### Exercise requirements
When you reach the records below, output each one exactly.

### Supplied records
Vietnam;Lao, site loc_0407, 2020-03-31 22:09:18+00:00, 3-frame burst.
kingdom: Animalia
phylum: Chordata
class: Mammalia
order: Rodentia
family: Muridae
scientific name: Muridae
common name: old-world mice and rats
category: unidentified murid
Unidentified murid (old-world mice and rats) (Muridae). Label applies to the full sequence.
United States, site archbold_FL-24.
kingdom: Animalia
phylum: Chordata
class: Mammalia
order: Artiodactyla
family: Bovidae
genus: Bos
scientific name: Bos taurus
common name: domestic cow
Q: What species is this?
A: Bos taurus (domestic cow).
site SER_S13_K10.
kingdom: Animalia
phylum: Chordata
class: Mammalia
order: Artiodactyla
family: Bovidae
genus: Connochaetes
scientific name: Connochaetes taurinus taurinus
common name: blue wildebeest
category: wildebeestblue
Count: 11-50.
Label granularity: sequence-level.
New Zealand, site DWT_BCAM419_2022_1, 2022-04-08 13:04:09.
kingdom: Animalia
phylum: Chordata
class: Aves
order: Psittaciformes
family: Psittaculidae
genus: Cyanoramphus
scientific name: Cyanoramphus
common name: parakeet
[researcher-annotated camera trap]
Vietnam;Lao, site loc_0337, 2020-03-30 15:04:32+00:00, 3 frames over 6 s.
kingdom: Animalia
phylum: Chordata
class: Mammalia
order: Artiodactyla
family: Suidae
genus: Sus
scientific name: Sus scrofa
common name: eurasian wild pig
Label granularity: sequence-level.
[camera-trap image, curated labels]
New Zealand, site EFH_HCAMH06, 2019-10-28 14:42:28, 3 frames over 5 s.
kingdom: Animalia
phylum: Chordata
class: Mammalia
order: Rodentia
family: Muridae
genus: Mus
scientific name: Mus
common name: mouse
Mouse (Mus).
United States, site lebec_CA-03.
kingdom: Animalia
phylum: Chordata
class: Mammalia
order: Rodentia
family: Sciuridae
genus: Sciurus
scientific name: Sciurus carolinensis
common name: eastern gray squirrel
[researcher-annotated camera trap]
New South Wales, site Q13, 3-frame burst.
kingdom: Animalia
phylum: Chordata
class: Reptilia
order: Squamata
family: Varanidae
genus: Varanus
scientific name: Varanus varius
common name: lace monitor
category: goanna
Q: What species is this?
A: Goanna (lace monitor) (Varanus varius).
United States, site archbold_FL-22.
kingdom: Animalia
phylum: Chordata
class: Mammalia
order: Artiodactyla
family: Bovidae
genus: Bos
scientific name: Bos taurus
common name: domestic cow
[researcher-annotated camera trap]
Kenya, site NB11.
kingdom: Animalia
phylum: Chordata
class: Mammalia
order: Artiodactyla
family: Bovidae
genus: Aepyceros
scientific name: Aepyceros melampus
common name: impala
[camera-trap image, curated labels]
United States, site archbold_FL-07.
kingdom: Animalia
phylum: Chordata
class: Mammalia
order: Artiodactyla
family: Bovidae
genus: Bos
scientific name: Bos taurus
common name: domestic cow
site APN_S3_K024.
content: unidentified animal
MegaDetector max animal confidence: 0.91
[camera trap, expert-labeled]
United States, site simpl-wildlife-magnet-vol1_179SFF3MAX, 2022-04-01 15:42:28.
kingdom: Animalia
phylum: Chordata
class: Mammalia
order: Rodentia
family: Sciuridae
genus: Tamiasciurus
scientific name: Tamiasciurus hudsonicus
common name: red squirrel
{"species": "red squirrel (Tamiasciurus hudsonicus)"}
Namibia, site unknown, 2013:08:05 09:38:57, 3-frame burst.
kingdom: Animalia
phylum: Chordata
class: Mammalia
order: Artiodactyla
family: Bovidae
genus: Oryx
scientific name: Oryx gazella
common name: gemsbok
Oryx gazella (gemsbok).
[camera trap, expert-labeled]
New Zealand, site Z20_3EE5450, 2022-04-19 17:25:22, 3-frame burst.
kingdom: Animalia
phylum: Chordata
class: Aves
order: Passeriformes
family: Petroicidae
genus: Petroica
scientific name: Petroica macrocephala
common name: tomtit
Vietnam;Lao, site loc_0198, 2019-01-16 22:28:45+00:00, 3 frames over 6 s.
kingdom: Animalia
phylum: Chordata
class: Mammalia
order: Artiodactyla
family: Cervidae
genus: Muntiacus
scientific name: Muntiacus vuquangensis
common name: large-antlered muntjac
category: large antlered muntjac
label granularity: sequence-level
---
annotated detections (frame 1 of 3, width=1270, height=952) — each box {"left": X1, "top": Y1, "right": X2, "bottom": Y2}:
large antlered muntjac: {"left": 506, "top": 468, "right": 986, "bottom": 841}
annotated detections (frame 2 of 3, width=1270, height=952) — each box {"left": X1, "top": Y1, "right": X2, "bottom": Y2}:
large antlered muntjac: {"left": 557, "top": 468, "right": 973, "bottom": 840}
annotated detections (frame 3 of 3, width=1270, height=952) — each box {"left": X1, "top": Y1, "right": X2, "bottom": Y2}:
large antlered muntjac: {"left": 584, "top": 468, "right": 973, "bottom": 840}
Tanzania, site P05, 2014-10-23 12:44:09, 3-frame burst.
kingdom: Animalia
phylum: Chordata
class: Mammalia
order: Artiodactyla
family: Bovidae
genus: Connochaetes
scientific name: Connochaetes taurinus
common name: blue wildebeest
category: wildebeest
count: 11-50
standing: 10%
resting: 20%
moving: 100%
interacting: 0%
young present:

### Solved exercise
Vietnam;Lao, site loc_0407, 2020-03-31 22:09:18+00:00, 3-frame burst.
kingdom: Animalia
phylum: Chordata
class: Mammalia
order: Rodentia
family: Muridae
scientific name: Muridae
common name: old-world mice and rats
category: unidentified murid
Unidentified murid (old-world mice and rats) (Muridae). Label applies to the full sequence.
United States, site archbold_FL-24.
kingdom: Animalia
phylum: Chordata
class: Mammalia
order: Artiodactyla
family: Bovidae
genus: Bos
scientific name: Bos taurus
common name: domestic cow
Q: What species is this?
A: Bos taurus (domestic cow).
site SER_S13_K10.
kingdom: Animalia
phylum: Chordata
class: Mammalia
order: Artiodactyla
family: Bovidae
genus: Connochaetes
scientific name: Connochaetes taurinus taurinus
common name: blue wildebeest
category: wildebeestblue
Count: 11-50.
Label granularity: sequence-level.
New Zealand, site DWT_BCAM419_2022_1, 2022-04-08 13:04:09.
kingdom: Animalia
phylum: Chordata
class: Aves
order: Psittaciformes
family: Psittaculidae
genus: Cyanoramphus
scientific name: Cyanoramphus
common name: parakeet
[researcher-annotated camera trap]
Vietnam;Lao, site loc_0337, 2020-03-30 15:04:32+00:00, 3 frames over 6 s.
kingdom: Animalia
phylum: Chordata
class: Mammalia
order: Artiodactyla
family: Suidae
genus: Sus
scientific name: Sus scrofa
common name: eurasian wild pig
Label granularity: sequence-level.
[camera-trap image, curated labels]
New Zealand, site EFH_HCAMH06, 2019-10-28 14:42:28, 3 frames over 5 s.
kingdom: Animalia
phylum: Chordata
class: Mammalia
order: Rodentia
family: Muridae
genus: Mus
scientific name: Mus
common name: mouse
Mouse (Mus).
United States, site lebec_CA-03.
kingdom: Animalia
phylum: Chordata
class: Mammalia
order: Rodentia
family: Sciuridae
genus: Sciurus
scientific name: Sciurus carolinensis
common name: eastern gray squirrel
[researcher-annotated camera trap]
New South Wales, site Q13, 3-frame burst.
kingdom: Animalia
phylum: Chordata
class: Reptilia
order: Squamata
family: Varanidae
genus: Varanus
scientific name: Varanus varius
common name: lace monitor
category: goanna
Q: What species is this?
A: Goanna (lace monitor) (Varanus varius).
United States, site archbold_FL-22.
kingdom: Animalia
phylum: Chordata
class: Mammalia
order: Artiodactyla
family: Bovidae
genus: Bos
scientific name: Bos taurus
common name: domestic cow
[researcher-annotated camera trap]
Kenya, site NB11.
kingdom: Animalia
phylum: Chordata
class: Mammalia
order: Artiodactyla
family: Bovidae
genus: Aepyceros
scientific name: Aepyceros melampus
common name: impala
[camera-trap image, curated labels]
United States, site archbold_FL-07.
kingdom: Animalia
phylum: Chordata
class: Mammalia
order: Artiodactyla
family: Bovidae
genus: Bos
scientific name: Bos taurus
common name: domestic cow
site APN_S3_K024.
content: unidentified animal
MegaDetector max animal confidence: 0.91
[camera trap, expert-labeled]
United States, site simpl-wildlife-magnet-vol1_179SFF3MAX, 2022-04-01 15:42:28.
kingdom: Animalia
phylum: Chordata
class: Mammalia
order: Rodentia
family: Sciuridae
genus: Tamiasciurus
scientific name: Tamiasciurus hudsonicus
common name: red squirrel
{"species": "red squirrel (Tamiasciurus hudsonicus)"}
Namibia, site unknown, 2013:08:05 09:38:57, 3-frame burst.
kingdom: Animalia
phylum: Chordata
class: Mammalia
order: Artiodactyla
family: Bovidae
genus: Oryx
scientific name: Oryx gazella
common name: gemsbok
Oryx gazella (gemsbok).
[camera trap, expert-labeled]
New Zealand, site Z20_3EE5450, 2022-04-19 17:25:22, 3-frame burst.
kingdom: Animalia
phylum: Chordata
class: Aves
order: Passeriformes
family: Petroicidae
genus: Petroica
scientific name: Petroica macrocephala
common name: tomtit
Vietnam;Lao, site loc_0198, 2019-01-16 22:28:45+00:00, 3 frames over 6 s.
kingdom: Animalia
phylum: Chordata
class: Mammalia
order: Artiodactyla
family: Cervidae
genus: Muntiacus
scientific name: Muntiacus vuquangensis
common name: large-antlered muntjac
category: large antlered muntjac
label granularity: sequence-level
---
annotated detections (frame 1 of 3, width=1270, height=952) — each box {"left": X1, "top": Y1, "right": X2, "bottom": Y2}:
large antlered muntjac: {"left": 506, "top": 468, "right": 986, "bottom": 841}
annotated detections (frame 2 of 3, width=1270, height=952) — each box {"left": X1, "top": Y1, "right": X2, "bottom": Y2}:
large antlered muntjac: {"left": 557, "top": 468, "right": 973, "bottom": 840}
annotated detections (frame 3 of 3, width=1270, height=952) — each box {"left": X1, "top": Y1, "right": X2, "bottom": Y2}:
large antlered muntjac: {"left": 584, "top": 468, "right": 973, "bottom": 840}
Tanzania, site P05, 2014-10-23 12:44:09, 3-frame burst.
kingdom: Animalia
phylum: Chordata
class: Mammalia
order: Artiodactyla
family: Bovidae
genus: Connochaetes
scientific name: Connochaetes taurinus
common name: blue wildebeest
category: wildebeest
count: 11-50
standing: 10%
resting: 20%
moving: 100%
interacting: 0%
young present:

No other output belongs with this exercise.